*MATERIALS PROVIDED*
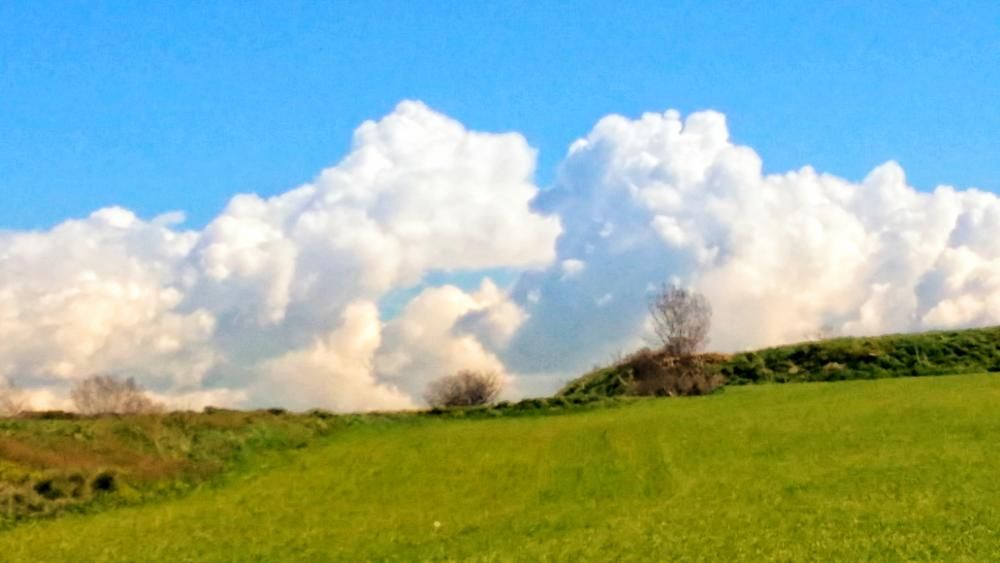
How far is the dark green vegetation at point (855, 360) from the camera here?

---

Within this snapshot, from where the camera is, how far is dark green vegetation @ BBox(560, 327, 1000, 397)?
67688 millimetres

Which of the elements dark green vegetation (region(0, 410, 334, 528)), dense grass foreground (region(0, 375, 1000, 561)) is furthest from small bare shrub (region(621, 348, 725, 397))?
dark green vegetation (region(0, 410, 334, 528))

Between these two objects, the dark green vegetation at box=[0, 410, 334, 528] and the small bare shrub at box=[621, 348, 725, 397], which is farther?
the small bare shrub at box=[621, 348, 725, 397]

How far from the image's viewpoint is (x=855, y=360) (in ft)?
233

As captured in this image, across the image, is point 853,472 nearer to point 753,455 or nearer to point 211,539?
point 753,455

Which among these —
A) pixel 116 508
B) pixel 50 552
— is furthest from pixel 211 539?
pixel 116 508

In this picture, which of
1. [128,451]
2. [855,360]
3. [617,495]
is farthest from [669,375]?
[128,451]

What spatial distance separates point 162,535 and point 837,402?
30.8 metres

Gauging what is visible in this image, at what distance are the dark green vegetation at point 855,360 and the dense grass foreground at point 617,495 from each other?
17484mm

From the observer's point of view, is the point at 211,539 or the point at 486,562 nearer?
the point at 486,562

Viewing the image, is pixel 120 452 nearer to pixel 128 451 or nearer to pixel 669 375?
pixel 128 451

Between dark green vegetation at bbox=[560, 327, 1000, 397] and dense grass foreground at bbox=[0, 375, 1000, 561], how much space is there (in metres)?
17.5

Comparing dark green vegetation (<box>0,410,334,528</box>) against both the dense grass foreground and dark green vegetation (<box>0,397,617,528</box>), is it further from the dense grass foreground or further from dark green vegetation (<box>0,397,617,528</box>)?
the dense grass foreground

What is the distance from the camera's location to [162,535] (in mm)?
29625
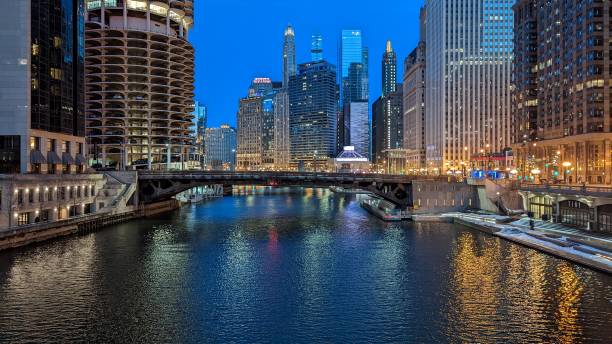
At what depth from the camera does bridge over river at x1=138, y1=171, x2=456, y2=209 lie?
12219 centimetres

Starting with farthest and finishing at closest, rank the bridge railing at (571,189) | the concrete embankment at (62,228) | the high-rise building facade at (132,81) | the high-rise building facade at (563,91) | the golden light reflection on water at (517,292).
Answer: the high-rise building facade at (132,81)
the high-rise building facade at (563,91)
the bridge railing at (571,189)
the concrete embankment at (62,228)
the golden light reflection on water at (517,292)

*WHAT YOU WILL DO*
Arrange the lines from the one containing "In this picture, which of" through the one containing "30.8 metres" as a JSON list of strings, one string per line, with blank lines left out.

*EXERCISE RESULT*
[
  "In this picture, which of",
  "1. [128,451]",
  "2. [855,360]",
  "3. [617,495]",
  "is farthest from [669,375]?",
  "[128,451]",
  "What spatial distance separates point 162,535 and point 837,402?",
  "30.8 metres"
]